Подошла Даша, взяла меня за руку.

– Идем.

Еще не поздно было рвануться за ним, окликнуть, остаться – навсегда, на всю жизнь, одну на двоих, пусть даже недолгую – лишь до рассвета, за которым наступила бы медленная смерть без него длиною в десятки лет.

Нужно было уходить.

Еще не поздно было остаться.

А я стояла и смотрела ему вслед.

Октябрь 2007 г., апрель 2008 г.

Карточки

Мне было шесть лет, когда началась война,

Все четыре военных года мы с мамой прожили в небольшом городке, затерянном в удмуртских лесах. Нас эвакуировали из Москвы в октябре сорок первого – как раз тогда, когда ушел на фронт отец, врач-хирург, работавший в одном из военных госпиталей Москвы. Мама моя, терапевт, тоже получила повестку. Но девать меня было некуда, обе бабушки наши остались в захваченном Минске, и мама пошла к военкому. Подробностей я не знал, конечно, да и не интересовался по малолетству. Мне тогда все было игрой – и тяжелая, холодная дорога в санитарном поезде до Ижевска, и чужой город, и новое жилье. Только письмо из воинской части о том, что отец пропал без вести, разбили эту игру, превратили ее в жизнь, а слезы мамы навсегда развели в моем понятии слова «война» и «игра». С той поры я перестал играть во дворе с мальчишками «в войнушку».

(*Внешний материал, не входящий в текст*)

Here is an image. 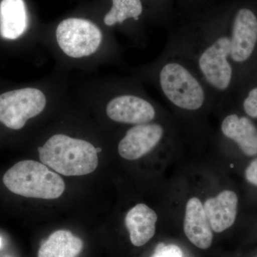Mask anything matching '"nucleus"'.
<instances>
[{
    "label": "nucleus",
    "mask_w": 257,
    "mask_h": 257,
    "mask_svg": "<svg viewBox=\"0 0 257 257\" xmlns=\"http://www.w3.org/2000/svg\"><path fill=\"white\" fill-rule=\"evenodd\" d=\"M242 109L247 116L257 118V86L248 89L242 101Z\"/></svg>",
    "instance_id": "6ab92c4d"
},
{
    "label": "nucleus",
    "mask_w": 257,
    "mask_h": 257,
    "mask_svg": "<svg viewBox=\"0 0 257 257\" xmlns=\"http://www.w3.org/2000/svg\"><path fill=\"white\" fill-rule=\"evenodd\" d=\"M182 15H189L211 6L212 0H175Z\"/></svg>",
    "instance_id": "a211bd4d"
},
{
    "label": "nucleus",
    "mask_w": 257,
    "mask_h": 257,
    "mask_svg": "<svg viewBox=\"0 0 257 257\" xmlns=\"http://www.w3.org/2000/svg\"><path fill=\"white\" fill-rule=\"evenodd\" d=\"M151 257H183V252L177 245L160 243Z\"/></svg>",
    "instance_id": "aec40b11"
},
{
    "label": "nucleus",
    "mask_w": 257,
    "mask_h": 257,
    "mask_svg": "<svg viewBox=\"0 0 257 257\" xmlns=\"http://www.w3.org/2000/svg\"><path fill=\"white\" fill-rule=\"evenodd\" d=\"M221 133L234 142L245 155H257V127L249 118L231 113L221 120Z\"/></svg>",
    "instance_id": "9d476101"
},
{
    "label": "nucleus",
    "mask_w": 257,
    "mask_h": 257,
    "mask_svg": "<svg viewBox=\"0 0 257 257\" xmlns=\"http://www.w3.org/2000/svg\"><path fill=\"white\" fill-rule=\"evenodd\" d=\"M1 244H2V240H1V238H0V246H1Z\"/></svg>",
    "instance_id": "4be33fe9"
},
{
    "label": "nucleus",
    "mask_w": 257,
    "mask_h": 257,
    "mask_svg": "<svg viewBox=\"0 0 257 257\" xmlns=\"http://www.w3.org/2000/svg\"><path fill=\"white\" fill-rule=\"evenodd\" d=\"M184 231L189 241L198 248L207 249L212 243V229L204 205L197 197L190 198L186 204Z\"/></svg>",
    "instance_id": "9b49d317"
},
{
    "label": "nucleus",
    "mask_w": 257,
    "mask_h": 257,
    "mask_svg": "<svg viewBox=\"0 0 257 257\" xmlns=\"http://www.w3.org/2000/svg\"><path fill=\"white\" fill-rule=\"evenodd\" d=\"M3 183L15 194L37 199H57L65 189L60 175L34 160L20 161L15 164L5 174Z\"/></svg>",
    "instance_id": "20e7f679"
},
{
    "label": "nucleus",
    "mask_w": 257,
    "mask_h": 257,
    "mask_svg": "<svg viewBox=\"0 0 257 257\" xmlns=\"http://www.w3.org/2000/svg\"><path fill=\"white\" fill-rule=\"evenodd\" d=\"M245 178L248 183L257 187V158L248 166L245 171Z\"/></svg>",
    "instance_id": "412c9836"
},
{
    "label": "nucleus",
    "mask_w": 257,
    "mask_h": 257,
    "mask_svg": "<svg viewBox=\"0 0 257 257\" xmlns=\"http://www.w3.org/2000/svg\"><path fill=\"white\" fill-rule=\"evenodd\" d=\"M147 75L177 110L197 114L219 104L215 94L197 71L168 44L147 67Z\"/></svg>",
    "instance_id": "f03ea898"
},
{
    "label": "nucleus",
    "mask_w": 257,
    "mask_h": 257,
    "mask_svg": "<svg viewBox=\"0 0 257 257\" xmlns=\"http://www.w3.org/2000/svg\"><path fill=\"white\" fill-rule=\"evenodd\" d=\"M157 219V213L145 204H137L128 211L125 225L133 245L143 246L153 237Z\"/></svg>",
    "instance_id": "ddd939ff"
},
{
    "label": "nucleus",
    "mask_w": 257,
    "mask_h": 257,
    "mask_svg": "<svg viewBox=\"0 0 257 257\" xmlns=\"http://www.w3.org/2000/svg\"><path fill=\"white\" fill-rule=\"evenodd\" d=\"M47 99L36 88H24L0 94V122L11 130L23 128L28 119L41 114Z\"/></svg>",
    "instance_id": "0eeeda50"
},
{
    "label": "nucleus",
    "mask_w": 257,
    "mask_h": 257,
    "mask_svg": "<svg viewBox=\"0 0 257 257\" xmlns=\"http://www.w3.org/2000/svg\"><path fill=\"white\" fill-rule=\"evenodd\" d=\"M238 197L231 190H224L209 198L204 204V211L212 231L221 233L231 227L237 215Z\"/></svg>",
    "instance_id": "f8f14e48"
},
{
    "label": "nucleus",
    "mask_w": 257,
    "mask_h": 257,
    "mask_svg": "<svg viewBox=\"0 0 257 257\" xmlns=\"http://www.w3.org/2000/svg\"><path fill=\"white\" fill-rule=\"evenodd\" d=\"M38 152L42 164L67 177L89 175L98 166V152L92 144L67 135L51 137Z\"/></svg>",
    "instance_id": "7ed1b4c3"
},
{
    "label": "nucleus",
    "mask_w": 257,
    "mask_h": 257,
    "mask_svg": "<svg viewBox=\"0 0 257 257\" xmlns=\"http://www.w3.org/2000/svg\"><path fill=\"white\" fill-rule=\"evenodd\" d=\"M82 248V239L67 230H58L42 243L38 257H77Z\"/></svg>",
    "instance_id": "2eb2a0df"
},
{
    "label": "nucleus",
    "mask_w": 257,
    "mask_h": 257,
    "mask_svg": "<svg viewBox=\"0 0 257 257\" xmlns=\"http://www.w3.org/2000/svg\"><path fill=\"white\" fill-rule=\"evenodd\" d=\"M56 38L62 52L72 58H82L95 53L102 42V32L87 20L68 18L59 24Z\"/></svg>",
    "instance_id": "423d86ee"
},
{
    "label": "nucleus",
    "mask_w": 257,
    "mask_h": 257,
    "mask_svg": "<svg viewBox=\"0 0 257 257\" xmlns=\"http://www.w3.org/2000/svg\"><path fill=\"white\" fill-rule=\"evenodd\" d=\"M28 18L24 0H2L0 3V35L16 40L28 28Z\"/></svg>",
    "instance_id": "4468645a"
},
{
    "label": "nucleus",
    "mask_w": 257,
    "mask_h": 257,
    "mask_svg": "<svg viewBox=\"0 0 257 257\" xmlns=\"http://www.w3.org/2000/svg\"><path fill=\"white\" fill-rule=\"evenodd\" d=\"M148 16L163 28L173 26L175 0H143Z\"/></svg>",
    "instance_id": "f3484780"
},
{
    "label": "nucleus",
    "mask_w": 257,
    "mask_h": 257,
    "mask_svg": "<svg viewBox=\"0 0 257 257\" xmlns=\"http://www.w3.org/2000/svg\"><path fill=\"white\" fill-rule=\"evenodd\" d=\"M227 27L231 46L230 60L235 72L237 66L247 64L256 52L257 15L248 7L232 9L228 6Z\"/></svg>",
    "instance_id": "39448f33"
},
{
    "label": "nucleus",
    "mask_w": 257,
    "mask_h": 257,
    "mask_svg": "<svg viewBox=\"0 0 257 257\" xmlns=\"http://www.w3.org/2000/svg\"><path fill=\"white\" fill-rule=\"evenodd\" d=\"M161 109L148 96L136 92H123L113 96L106 106L108 117L125 124H142L156 121Z\"/></svg>",
    "instance_id": "6e6552de"
},
{
    "label": "nucleus",
    "mask_w": 257,
    "mask_h": 257,
    "mask_svg": "<svg viewBox=\"0 0 257 257\" xmlns=\"http://www.w3.org/2000/svg\"><path fill=\"white\" fill-rule=\"evenodd\" d=\"M227 19L228 6L222 4L184 15L178 25L171 28L167 42L192 64L219 102L236 82Z\"/></svg>",
    "instance_id": "f257e3e1"
},
{
    "label": "nucleus",
    "mask_w": 257,
    "mask_h": 257,
    "mask_svg": "<svg viewBox=\"0 0 257 257\" xmlns=\"http://www.w3.org/2000/svg\"><path fill=\"white\" fill-rule=\"evenodd\" d=\"M111 6L104 18L107 27L138 25L145 14L148 15L143 0H111Z\"/></svg>",
    "instance_id": "dca6fc26"
},
{
    "label": "nucleus",
    "mask_w": 257,
    "mask_h": 257,
    "mask_svg": "<svg viewBox=\"0 0 257 257\" xmlns=\"http://www.w3.org/2000/svg\"><path fill=\"white\" fill-rule=\"evenodd\" d=\"M166 133L167 128L160 121L134 125L119 141V155L125 160H138L160 145Z\"/></svg>",
    "instance_id": "1a4fd4ad"
}]
</instances>
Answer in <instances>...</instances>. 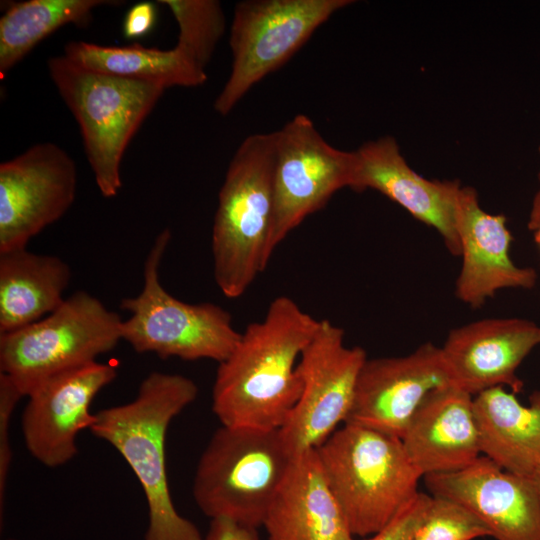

В памяти остался песок под ногами, в который вгрызались приземистые березы и карагачи; высокое, бледно-голубое небо; улочки, ныряющие то вверх, то вниз – город наш лежал в долине меж двух холмов; крик воробьев в марте.

И голод.

Я быстро привык к маминым почти круглосуточным дежурствам в госпитале, к самостоятельному житью-бытью, к очередям, в которых мне надо было отоваривать карточки. Но привыкнуть к голоду не мог. Желудок постоянно сводило, и я тянул в рот все, что только попадалось на дороге – кислые яблоки-падалицы в городском саду, щавель у пруда, крошки на выцветшей кухонной клеенке… Впрочем, крошки эти чаще меня успевали слизать Лидка и Соня, соседские девчонки-погодки.

Нас с мамой подселили в деревянный двухэтажный дом, к тете Тоне Зайцевой. Дом был очень старым, за водой приходилось ходить едва ли не на край света – через две улицы, к колонке. Принесенных двух ведер хватало только сварить обед и ужин. Правда, невеселая эта доля легла сначала только на маму, но потом и я, подросший, подключался по мере сил к водным походам.

На втором этаже были четыре квартиры. Чтобы попасть в нашу, нужно было пройти по длинному скрипучему коридору до самого конца. Из трех комнат одну тетя Тоня отдала нам, в другой ночевала сама с погодками, а в третьей спал Вовка, старший ее сын. Сказать по совести, я сначала его побаивался – очень уж злым показался мне этот тощий хмурый мальчишка, старше меня аж на целых три года. Когда мы только поселились в доме, Вовка уже закончил третий класс, а потому смотрел на меня, дошколенка, с недосягаемой высоты своих почти десяти лет и школьной премудрости. Только потом я узнал, что на нем держится все хозяйство тети Тони, что он может и за девчонками приглядеть – Лидке тогда было два года, а Соне – три; что он добр и застенчив, и от застенчивости нелюдим. Но все-таки мы не смогли с ним подружиться – три года, незаметные во взрослой жизни, тогда, в детстве, барьером разделили нас.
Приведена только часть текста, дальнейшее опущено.